We just wrapped up the NHL’s 63rd annual All-Star weekend in Tampa Bay, an event in which the league’s brightest stars come together for a largely apathetic celebration of hockey greatness and fans gather on The Twitter to complain about how boring it all is. What a tradition!
Over the past few years, the league has moved away from the standard East and West All-Stars play a five-on-five game. They experimented with a captains format in which players were drafted to teams, which gave us some hilarious moments, like when Phil Kessel was selected last overall. Despite the fantasy draft itself, the game was pretty boring.
As a result, the league moved to a new format to go along with divisional re-alignment. The league was split into four divisions rather than six, and the All-Star game was ultimately flipped to be played as a three-on-three tournament between the four divisions. In the past, the league also experimented with a North America vs World All-Star game, which could have been interesting this year given the lack of NHL players at the Olympics.

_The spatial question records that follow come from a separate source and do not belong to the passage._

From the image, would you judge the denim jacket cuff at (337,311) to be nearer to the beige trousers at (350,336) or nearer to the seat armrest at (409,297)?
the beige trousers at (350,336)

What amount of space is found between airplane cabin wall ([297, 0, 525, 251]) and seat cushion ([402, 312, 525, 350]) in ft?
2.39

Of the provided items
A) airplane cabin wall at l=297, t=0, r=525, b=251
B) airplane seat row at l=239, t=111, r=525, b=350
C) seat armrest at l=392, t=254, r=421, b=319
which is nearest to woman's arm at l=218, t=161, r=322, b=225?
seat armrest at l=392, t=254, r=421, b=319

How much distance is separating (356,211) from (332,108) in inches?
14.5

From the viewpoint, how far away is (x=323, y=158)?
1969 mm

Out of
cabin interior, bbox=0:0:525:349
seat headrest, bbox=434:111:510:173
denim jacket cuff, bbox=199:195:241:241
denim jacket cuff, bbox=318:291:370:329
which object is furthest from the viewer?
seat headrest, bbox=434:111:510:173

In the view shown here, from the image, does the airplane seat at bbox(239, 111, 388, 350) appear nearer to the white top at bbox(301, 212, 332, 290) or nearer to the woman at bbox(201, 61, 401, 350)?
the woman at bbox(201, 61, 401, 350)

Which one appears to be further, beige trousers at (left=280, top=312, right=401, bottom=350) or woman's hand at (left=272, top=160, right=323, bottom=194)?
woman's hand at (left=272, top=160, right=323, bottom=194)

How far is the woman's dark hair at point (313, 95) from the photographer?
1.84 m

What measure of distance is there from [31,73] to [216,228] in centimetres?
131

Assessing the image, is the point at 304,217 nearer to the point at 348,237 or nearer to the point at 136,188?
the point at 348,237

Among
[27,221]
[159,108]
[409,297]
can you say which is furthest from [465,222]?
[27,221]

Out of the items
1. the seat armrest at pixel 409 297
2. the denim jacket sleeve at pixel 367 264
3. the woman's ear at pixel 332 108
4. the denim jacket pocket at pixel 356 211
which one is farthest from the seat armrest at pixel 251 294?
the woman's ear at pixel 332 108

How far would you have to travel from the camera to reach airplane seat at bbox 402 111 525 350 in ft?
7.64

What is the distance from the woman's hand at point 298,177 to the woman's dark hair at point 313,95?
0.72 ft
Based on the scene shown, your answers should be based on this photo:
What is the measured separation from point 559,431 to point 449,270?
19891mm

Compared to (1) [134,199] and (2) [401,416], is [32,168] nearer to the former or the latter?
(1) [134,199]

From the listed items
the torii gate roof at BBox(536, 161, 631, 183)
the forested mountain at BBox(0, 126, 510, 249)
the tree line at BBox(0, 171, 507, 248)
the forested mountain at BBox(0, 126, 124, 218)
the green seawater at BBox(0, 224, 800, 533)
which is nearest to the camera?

Then there’s the NHL All-Star Skills Competition. The standard events are the fastest skater, hardest shot, and accuracy shooting, but this year, the league added some new events, the goalie save streak, the passing challenge, and a re-designed puck control relay. The save streak was sort of a switch from the shootout we had seen as a staple in previous years, the passing challenge was brand new and was sort of confusing, and the puck control relay was just, uh, bizarre. The relay featured players weaving through an obstacle course and then flipping pucks through these gates for some reason. The event kind of turned into who could best execute the lacrosse-style puck pickup.
This year was also the first year since the Skills Competition’s inception in 1990 that the league didn’t keep track of a SuperSkills conference champion. Instead, the winner of each event got $25,000.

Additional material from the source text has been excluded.